> _Consegna_
Nel testo sui mercati emergenti, in quale anno le banche centrali di questi mercati hanno alzato i tassi in modo proattivo?

Nonostante alcune incertezze, il contesto risulta favorevole per i mercati emergenti. Le economie di questi Paesi si sono dimostrate resilienti, adattandosi con efficacia sia alle dinamiche inflazionistiche che all'incremento dei tassi di interesse. Inoltre, le aspettative di un taglio dei tassi da parte della Federal Reserve nel 2024 e di un possibile deprezzamento del dollaro Usa supportano una view ottimistica per il comparto, con la possibilità per gli investitori di diversificare i portafogli attingendo al variegato universo dei bond i questi Paesi. “I mercati emergenti tendono a performare bene una volta che i tassi di interesse dei mercati principali raggiungono il picco, ed è proprio questo il contesto macroeconomico che stiamo affrontando al momento”, avverte Lauren van Biljon portfolio manager e head of Rates & FX del Global Fixed Income team di Allspring Global Investments. “Inoltre, c'è un impulso positivo derivante dalla politica monetaria interna (in particolare in America Latina e Europa dell'Est) mentre i tassi di interesse scendono”, continua. “Le banche centrali dei mercati emergenti sono state proattive nel rialzare i tassi nel 2021 e hanno goduto dei benefici di tale lungimiranza nell'ultimo anno. Inoltre, l'inflazione nei mercati emergenti è notevolmente diminuita nel corso del 2022 e ci si aspetta che continui a muoversi verso gli obiettivi quest'anno”, spiega l’esperta.

> _Righe di dati_

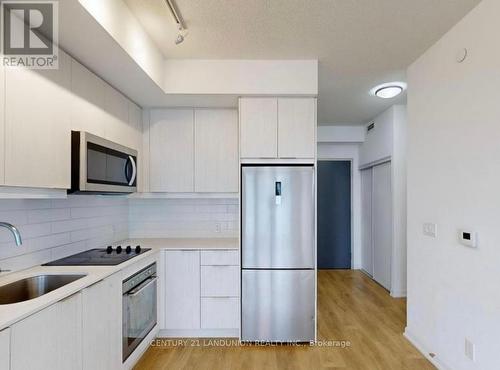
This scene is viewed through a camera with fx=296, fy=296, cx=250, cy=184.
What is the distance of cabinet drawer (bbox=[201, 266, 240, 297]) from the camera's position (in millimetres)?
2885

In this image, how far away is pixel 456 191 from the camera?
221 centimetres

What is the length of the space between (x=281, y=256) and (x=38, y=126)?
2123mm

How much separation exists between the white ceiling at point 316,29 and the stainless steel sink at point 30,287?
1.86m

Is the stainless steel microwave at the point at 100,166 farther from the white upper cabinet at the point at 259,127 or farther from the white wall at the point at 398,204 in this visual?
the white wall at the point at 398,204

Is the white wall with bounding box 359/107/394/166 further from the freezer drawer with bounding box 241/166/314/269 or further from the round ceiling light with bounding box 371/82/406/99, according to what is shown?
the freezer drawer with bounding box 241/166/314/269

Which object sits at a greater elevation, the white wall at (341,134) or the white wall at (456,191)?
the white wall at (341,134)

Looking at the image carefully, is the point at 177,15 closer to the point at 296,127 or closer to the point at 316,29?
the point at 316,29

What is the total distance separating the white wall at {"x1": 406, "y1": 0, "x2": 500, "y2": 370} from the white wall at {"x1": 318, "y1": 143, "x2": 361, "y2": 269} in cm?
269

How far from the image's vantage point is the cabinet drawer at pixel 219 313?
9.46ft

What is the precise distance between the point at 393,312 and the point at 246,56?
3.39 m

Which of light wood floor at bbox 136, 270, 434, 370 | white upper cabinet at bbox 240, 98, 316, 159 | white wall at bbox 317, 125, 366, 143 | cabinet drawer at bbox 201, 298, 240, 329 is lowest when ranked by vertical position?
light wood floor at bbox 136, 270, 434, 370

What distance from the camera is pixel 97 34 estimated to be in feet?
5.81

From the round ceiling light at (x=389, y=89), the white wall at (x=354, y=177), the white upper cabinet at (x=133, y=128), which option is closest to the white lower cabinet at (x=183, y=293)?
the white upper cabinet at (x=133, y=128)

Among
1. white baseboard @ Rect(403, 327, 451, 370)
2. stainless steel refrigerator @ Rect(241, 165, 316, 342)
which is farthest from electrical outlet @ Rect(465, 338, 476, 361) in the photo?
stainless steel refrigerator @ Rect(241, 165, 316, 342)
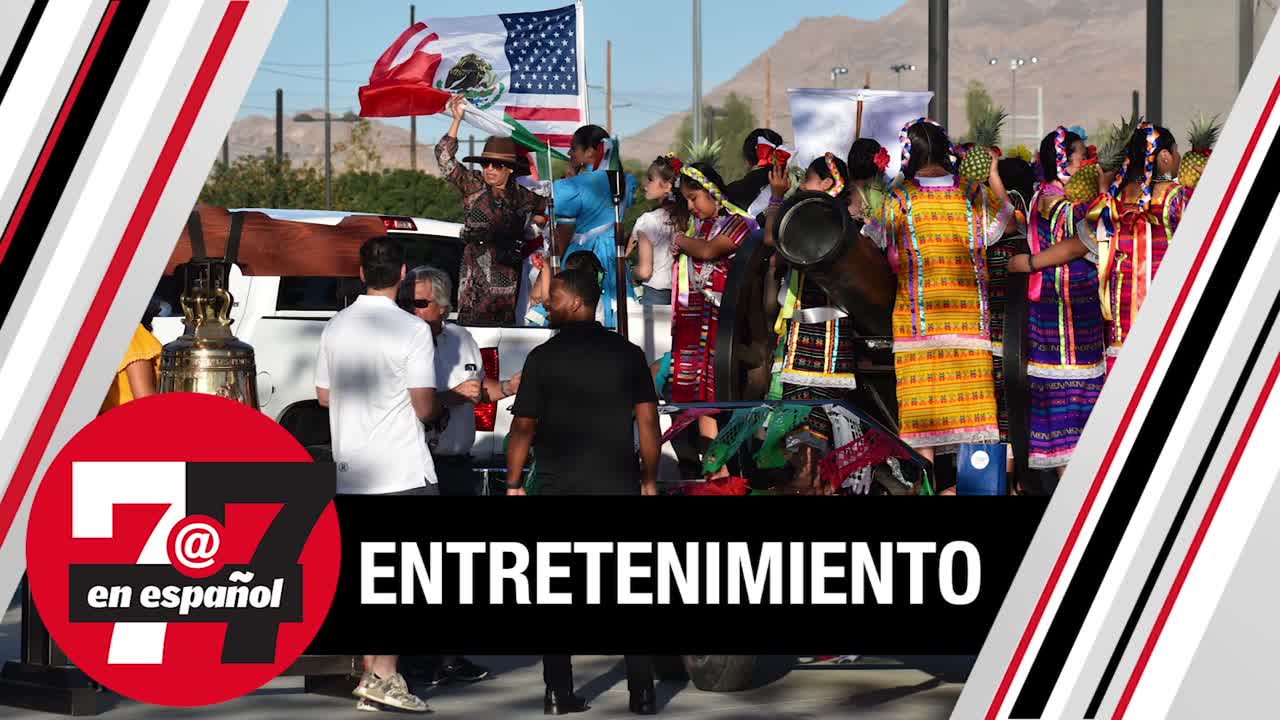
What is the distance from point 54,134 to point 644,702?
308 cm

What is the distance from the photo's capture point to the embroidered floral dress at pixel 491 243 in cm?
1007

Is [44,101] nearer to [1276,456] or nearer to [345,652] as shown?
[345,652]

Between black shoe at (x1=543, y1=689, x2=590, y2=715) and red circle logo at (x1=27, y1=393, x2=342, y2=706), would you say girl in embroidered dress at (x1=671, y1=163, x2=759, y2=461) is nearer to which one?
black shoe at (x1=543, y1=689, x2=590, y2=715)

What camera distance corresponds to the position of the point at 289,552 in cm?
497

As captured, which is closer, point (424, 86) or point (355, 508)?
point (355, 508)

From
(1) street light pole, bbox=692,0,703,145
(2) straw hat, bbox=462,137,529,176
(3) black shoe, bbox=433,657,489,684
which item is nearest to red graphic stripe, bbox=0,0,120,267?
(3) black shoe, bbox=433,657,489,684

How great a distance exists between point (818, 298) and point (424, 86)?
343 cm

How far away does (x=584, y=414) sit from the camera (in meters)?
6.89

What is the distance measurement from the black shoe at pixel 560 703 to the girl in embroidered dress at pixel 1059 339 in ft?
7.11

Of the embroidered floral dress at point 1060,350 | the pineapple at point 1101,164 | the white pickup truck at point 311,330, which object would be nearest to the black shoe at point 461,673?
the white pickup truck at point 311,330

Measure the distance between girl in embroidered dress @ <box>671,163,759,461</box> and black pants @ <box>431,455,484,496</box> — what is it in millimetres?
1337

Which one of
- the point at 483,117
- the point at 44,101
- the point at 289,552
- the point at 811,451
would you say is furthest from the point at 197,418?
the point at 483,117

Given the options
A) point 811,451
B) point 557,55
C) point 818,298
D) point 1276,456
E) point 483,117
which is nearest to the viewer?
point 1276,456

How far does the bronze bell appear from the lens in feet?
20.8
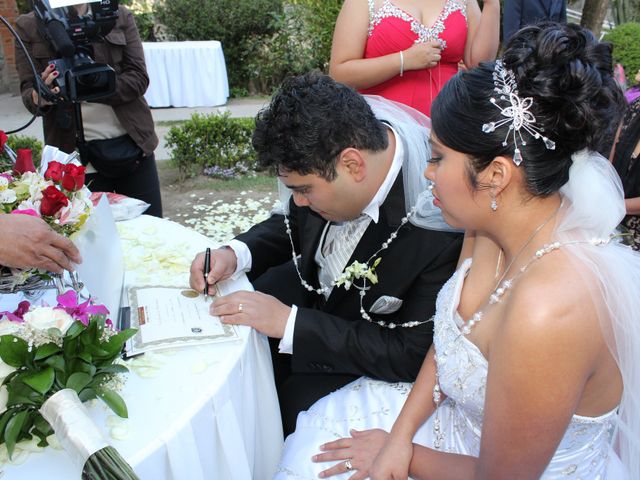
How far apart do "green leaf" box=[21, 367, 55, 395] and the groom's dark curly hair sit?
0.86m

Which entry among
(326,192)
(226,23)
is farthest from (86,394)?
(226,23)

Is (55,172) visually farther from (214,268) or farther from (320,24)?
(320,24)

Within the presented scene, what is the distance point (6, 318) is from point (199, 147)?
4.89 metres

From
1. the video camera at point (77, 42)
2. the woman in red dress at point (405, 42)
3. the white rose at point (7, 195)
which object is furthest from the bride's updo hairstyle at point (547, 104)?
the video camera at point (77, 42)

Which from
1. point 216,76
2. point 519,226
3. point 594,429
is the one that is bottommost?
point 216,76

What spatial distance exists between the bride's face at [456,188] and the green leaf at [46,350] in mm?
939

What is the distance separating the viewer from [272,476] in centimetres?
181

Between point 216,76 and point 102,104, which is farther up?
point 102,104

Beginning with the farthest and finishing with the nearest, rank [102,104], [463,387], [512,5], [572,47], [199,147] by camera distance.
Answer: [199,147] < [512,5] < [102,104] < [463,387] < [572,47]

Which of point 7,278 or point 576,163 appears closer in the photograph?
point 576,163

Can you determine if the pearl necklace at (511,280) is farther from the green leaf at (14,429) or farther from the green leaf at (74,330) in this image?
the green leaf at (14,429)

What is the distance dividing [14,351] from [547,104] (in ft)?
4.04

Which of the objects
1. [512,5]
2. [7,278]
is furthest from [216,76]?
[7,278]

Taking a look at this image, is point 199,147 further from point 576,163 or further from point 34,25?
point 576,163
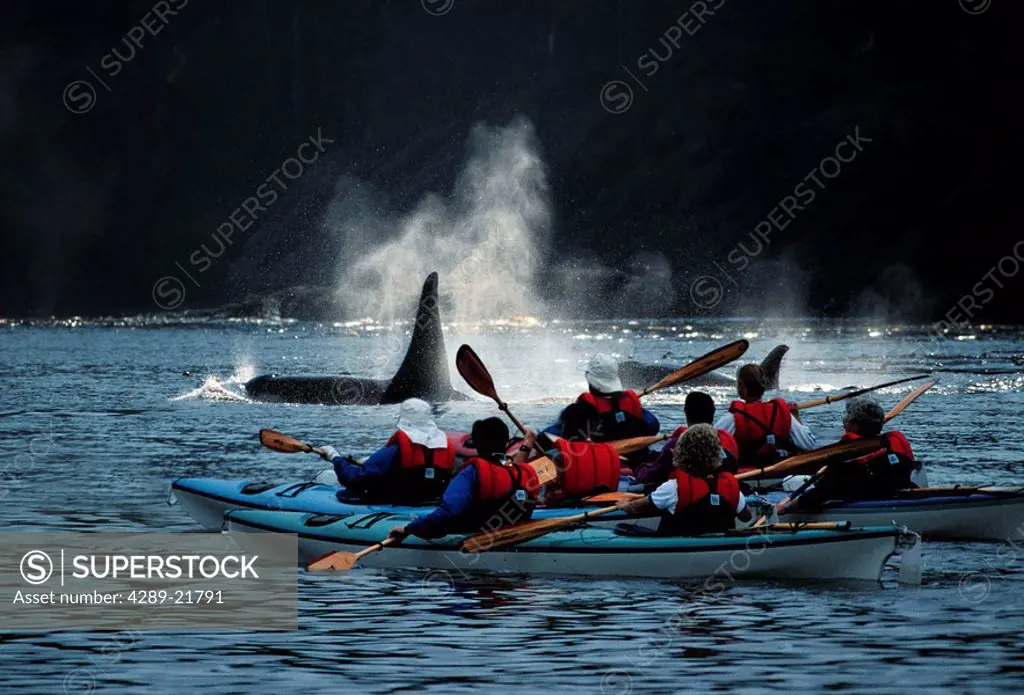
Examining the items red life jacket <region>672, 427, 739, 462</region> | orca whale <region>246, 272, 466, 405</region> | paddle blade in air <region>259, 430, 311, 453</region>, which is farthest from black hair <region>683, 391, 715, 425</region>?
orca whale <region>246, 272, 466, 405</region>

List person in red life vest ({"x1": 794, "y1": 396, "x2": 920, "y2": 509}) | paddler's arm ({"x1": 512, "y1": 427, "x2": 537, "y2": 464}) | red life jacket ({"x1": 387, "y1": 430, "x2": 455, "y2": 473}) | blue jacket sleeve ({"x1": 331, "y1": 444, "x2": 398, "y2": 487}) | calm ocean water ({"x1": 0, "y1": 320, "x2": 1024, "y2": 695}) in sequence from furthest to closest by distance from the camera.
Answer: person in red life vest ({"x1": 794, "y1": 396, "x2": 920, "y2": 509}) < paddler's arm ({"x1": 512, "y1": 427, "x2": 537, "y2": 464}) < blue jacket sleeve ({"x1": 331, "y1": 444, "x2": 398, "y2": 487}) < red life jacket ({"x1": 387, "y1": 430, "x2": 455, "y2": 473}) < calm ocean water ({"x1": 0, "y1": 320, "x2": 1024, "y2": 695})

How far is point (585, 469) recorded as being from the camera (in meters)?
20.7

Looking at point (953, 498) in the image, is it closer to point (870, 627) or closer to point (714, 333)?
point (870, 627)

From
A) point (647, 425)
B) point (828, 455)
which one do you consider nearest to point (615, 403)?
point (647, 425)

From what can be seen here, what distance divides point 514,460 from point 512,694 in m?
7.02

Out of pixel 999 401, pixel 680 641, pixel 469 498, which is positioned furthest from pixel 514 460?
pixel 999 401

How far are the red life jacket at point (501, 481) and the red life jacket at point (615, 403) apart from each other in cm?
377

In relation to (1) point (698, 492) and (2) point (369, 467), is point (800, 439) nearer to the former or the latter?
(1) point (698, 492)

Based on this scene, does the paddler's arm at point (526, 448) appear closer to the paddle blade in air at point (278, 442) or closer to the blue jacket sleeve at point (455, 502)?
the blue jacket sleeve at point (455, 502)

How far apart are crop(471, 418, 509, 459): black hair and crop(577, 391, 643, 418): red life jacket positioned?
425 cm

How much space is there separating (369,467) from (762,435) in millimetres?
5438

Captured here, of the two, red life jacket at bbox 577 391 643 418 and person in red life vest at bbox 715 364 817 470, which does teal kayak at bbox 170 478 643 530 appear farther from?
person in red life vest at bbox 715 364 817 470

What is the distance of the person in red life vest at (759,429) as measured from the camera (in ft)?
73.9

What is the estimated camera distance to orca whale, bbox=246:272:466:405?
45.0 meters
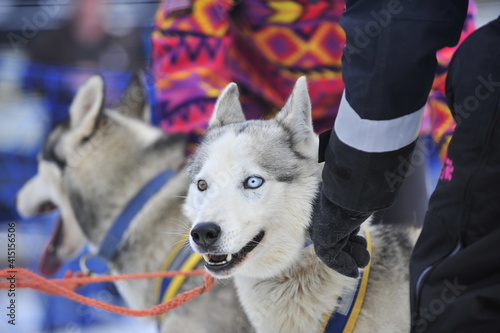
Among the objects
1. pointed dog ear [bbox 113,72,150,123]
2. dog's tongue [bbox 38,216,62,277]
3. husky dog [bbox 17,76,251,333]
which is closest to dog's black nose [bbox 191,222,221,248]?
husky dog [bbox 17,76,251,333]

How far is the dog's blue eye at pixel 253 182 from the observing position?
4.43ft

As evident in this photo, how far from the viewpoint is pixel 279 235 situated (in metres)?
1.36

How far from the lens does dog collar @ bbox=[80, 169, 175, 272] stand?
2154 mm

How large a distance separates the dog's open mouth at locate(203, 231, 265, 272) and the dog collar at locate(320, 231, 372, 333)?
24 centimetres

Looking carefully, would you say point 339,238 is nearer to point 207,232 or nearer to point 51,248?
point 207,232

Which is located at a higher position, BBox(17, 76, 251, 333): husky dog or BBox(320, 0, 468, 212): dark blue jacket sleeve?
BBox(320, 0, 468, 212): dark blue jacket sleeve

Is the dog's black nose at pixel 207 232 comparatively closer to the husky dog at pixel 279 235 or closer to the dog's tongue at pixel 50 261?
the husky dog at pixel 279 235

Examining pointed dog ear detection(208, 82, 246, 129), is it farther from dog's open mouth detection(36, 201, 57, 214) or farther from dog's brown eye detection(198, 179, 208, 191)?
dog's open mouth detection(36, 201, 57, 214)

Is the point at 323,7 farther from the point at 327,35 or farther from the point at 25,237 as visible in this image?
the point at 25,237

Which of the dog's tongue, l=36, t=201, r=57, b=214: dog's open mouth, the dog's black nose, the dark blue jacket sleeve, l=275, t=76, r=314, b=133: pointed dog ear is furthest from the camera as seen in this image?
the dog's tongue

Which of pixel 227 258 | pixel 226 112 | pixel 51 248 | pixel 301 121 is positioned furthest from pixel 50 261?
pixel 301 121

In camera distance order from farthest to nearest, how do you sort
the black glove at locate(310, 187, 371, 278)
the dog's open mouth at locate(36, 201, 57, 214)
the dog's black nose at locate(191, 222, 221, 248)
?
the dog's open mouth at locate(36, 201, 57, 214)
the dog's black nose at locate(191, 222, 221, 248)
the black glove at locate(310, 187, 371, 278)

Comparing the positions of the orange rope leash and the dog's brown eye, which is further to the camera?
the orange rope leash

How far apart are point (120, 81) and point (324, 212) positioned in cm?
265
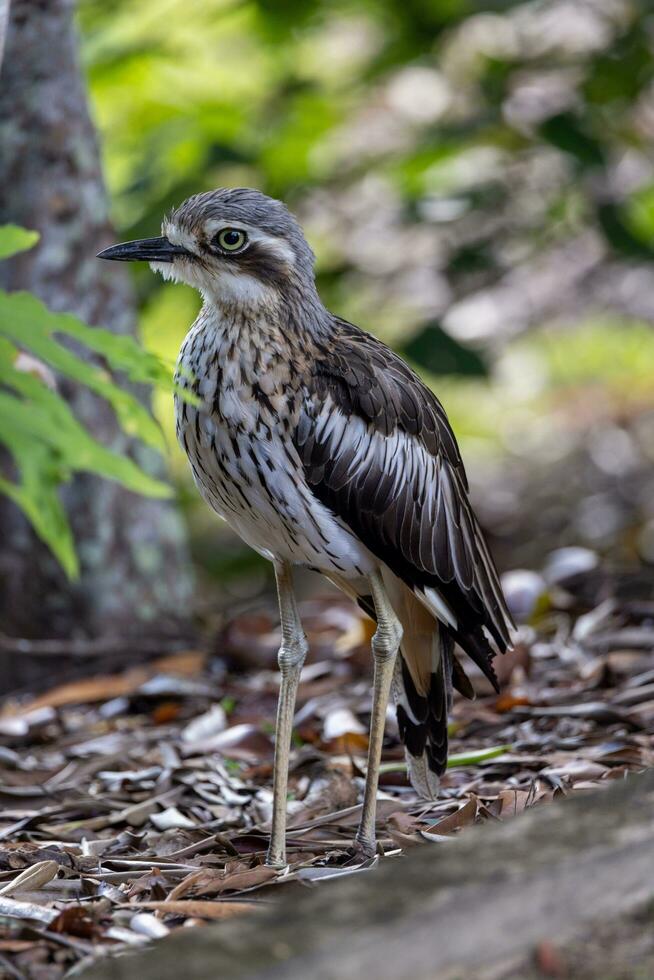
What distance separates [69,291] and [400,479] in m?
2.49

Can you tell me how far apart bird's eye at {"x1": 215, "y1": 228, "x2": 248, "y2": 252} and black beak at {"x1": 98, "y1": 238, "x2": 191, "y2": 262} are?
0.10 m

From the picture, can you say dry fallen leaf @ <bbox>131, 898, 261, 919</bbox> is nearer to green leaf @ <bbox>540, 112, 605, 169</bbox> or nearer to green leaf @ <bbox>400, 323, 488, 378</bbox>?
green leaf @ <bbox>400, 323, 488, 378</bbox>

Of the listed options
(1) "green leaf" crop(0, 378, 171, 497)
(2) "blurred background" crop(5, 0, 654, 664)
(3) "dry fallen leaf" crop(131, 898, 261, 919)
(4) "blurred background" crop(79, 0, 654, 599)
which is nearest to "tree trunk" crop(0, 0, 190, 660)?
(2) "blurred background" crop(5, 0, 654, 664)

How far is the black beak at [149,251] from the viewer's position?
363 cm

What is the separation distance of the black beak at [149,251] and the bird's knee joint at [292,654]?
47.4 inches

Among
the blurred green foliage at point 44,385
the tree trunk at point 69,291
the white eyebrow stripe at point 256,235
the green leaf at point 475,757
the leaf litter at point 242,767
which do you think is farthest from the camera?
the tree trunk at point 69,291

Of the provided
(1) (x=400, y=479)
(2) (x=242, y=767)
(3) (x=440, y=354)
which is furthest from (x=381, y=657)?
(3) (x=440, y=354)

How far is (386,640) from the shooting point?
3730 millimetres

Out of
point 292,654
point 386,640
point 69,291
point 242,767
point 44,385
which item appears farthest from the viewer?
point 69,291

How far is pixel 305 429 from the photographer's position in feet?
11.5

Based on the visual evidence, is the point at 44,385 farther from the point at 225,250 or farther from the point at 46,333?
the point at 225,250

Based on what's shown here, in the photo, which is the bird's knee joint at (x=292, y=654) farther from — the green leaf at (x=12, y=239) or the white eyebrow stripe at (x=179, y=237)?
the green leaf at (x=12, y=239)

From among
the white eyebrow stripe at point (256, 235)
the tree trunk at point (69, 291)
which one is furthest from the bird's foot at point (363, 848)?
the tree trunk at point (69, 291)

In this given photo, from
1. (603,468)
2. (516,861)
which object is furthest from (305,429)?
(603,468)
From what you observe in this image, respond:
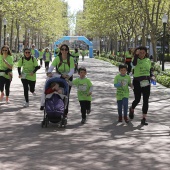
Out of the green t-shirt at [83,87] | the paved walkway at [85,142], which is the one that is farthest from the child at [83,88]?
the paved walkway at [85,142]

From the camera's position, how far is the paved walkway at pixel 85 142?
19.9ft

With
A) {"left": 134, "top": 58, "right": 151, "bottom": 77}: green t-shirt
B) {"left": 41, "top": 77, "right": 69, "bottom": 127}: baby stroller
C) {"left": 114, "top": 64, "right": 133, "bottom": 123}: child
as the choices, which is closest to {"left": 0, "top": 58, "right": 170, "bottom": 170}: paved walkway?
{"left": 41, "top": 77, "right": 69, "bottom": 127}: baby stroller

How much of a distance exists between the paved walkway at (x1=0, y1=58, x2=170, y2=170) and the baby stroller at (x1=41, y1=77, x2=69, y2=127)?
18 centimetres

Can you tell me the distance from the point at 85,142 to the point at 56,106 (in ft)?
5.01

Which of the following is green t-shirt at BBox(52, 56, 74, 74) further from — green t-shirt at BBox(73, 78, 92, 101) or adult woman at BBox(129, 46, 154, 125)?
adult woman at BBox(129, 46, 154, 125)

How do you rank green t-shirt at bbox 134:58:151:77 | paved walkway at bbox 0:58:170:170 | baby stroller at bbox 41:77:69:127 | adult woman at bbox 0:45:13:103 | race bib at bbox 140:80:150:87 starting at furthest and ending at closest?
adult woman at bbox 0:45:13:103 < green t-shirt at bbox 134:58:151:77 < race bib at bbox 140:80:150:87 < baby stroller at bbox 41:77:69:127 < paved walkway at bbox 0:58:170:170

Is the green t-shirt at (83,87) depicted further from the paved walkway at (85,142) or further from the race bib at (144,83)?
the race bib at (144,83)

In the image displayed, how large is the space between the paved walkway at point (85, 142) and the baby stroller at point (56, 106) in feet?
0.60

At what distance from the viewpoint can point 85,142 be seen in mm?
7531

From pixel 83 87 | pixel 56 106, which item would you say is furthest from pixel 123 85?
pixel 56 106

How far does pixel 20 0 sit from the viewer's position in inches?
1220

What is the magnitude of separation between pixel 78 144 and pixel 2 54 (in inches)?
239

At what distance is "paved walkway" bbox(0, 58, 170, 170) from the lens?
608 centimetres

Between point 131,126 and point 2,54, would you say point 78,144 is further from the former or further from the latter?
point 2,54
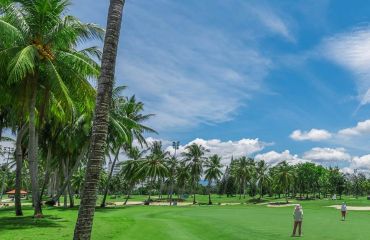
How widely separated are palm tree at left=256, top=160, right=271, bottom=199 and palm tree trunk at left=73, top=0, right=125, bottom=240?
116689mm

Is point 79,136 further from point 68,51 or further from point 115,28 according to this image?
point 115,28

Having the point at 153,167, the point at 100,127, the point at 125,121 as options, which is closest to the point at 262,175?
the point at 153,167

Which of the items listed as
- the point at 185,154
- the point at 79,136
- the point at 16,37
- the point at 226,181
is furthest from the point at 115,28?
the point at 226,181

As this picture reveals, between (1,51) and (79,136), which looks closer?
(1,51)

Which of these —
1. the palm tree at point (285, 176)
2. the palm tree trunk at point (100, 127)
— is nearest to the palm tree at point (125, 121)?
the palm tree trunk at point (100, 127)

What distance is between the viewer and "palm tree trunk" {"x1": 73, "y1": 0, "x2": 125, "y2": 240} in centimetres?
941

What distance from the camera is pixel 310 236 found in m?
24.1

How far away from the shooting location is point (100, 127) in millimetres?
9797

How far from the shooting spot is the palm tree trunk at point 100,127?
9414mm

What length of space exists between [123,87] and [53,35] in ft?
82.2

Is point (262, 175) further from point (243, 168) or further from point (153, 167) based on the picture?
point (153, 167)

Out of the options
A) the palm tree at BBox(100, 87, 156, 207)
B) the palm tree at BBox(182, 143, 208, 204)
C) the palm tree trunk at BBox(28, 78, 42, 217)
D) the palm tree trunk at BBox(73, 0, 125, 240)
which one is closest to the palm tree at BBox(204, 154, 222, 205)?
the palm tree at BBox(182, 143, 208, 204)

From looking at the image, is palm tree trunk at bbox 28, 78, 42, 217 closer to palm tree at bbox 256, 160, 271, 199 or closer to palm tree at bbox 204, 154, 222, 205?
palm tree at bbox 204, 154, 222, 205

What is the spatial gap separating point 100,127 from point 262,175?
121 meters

> _Risposta completa_
Nel 2021.